Страница 15 из 62
— Правда?
— Да. Расслабься.
— Я пытаюсь, Серафим. Но у меня ничего не получается. Ты ведь даже не спросил, хочу ли я видеть на тебе эту калошу…
— Это гандон.
— Боже!
— Успокойся.
— Сними его сейчас же!
— Ага.
— Ну?
— Заело, блин…
— Ко мне еще никто не влезал в калошах.
— Извини. Сейчас…
— Всё?
— Кажется.
— Ну?
Отделавшись от презерватива, Серафим старательно загнал движок между двух роскошных заготовок и, нежно покачиваясь взад-вперед, стараясь не дышать Маше в лицо, накачал ее до потери памяти.
— Потрясно, — похвалила Маша, когда убийца закончил.
— Смачно, правда?
— Кайфово.
— Уютно с тобой, Маня, — удовлетворённо за метил Серафим.
И они закурили.
— Обещай мне, — попросил он.
— Что, милый?
— Обещай никогда не трахаться с Лысым.
— А кто такой Лысый? — не угоняла Маша. (Да, её вдули до потери памяти.)

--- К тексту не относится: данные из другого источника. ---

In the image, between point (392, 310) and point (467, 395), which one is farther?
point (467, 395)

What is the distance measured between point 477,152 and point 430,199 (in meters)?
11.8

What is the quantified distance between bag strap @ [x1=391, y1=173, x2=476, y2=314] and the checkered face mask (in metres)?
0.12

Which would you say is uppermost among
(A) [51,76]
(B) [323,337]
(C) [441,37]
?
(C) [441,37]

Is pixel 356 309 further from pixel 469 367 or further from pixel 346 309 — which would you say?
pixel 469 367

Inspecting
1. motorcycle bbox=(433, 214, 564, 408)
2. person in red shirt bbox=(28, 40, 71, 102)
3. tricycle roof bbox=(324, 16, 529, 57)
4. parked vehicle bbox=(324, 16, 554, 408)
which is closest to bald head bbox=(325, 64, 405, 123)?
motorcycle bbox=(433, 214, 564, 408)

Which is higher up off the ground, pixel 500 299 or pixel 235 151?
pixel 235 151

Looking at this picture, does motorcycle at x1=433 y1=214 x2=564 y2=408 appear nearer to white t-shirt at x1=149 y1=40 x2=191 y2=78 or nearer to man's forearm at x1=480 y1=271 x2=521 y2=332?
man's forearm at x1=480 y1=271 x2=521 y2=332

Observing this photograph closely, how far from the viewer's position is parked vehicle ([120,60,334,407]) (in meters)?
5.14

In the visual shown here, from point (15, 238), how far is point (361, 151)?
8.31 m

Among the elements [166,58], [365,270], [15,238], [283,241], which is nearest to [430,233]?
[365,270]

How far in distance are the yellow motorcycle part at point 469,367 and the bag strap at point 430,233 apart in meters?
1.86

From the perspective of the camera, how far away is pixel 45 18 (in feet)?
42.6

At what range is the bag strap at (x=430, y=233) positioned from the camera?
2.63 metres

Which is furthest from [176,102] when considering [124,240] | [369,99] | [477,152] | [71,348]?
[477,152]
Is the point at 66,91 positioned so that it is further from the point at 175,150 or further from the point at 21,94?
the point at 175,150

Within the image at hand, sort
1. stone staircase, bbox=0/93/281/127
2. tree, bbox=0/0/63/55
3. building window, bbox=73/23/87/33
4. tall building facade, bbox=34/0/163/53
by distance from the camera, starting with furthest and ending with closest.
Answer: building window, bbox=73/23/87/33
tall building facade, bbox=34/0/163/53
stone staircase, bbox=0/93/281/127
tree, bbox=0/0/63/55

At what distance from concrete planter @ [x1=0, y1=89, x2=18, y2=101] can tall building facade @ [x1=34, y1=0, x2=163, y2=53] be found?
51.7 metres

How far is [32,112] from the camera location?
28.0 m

Серафим расхохотался. Он знал, что у Маши Типовашеевой не все дома, но даже не смел мечтать, что до такой степени.
— Милый, — она растерянно похлопала ресницами, — что с тобой?
— Маша, я тебя обожаю! — Убийца с нежностью погладил ее шею. — Ты лучшее, что мне только попадалось между ног.
— Правда?
— Сейчас позвоню Лысому… — Не уставая хихикать, Серафим взял с тумбочки мобильник. — Расскажу ему…
— Серафим!
— Ну?
— Кто такой Лысый? — недоумевала Маша.
— Ха-ха-ха-ха! Сейчас… — Он набрал номер. — Большая скотина, если честно.
— А ты?
— А я больше.
Маша полыценно обняла Серафима за плечи. А тот, услышав короткие гудки, бросил трубу на место.
— Занято. Потом перезвоню.
— Когда ты вдруг понял, что любишь меня? — спросила Маша.
— Давно, — ответил он.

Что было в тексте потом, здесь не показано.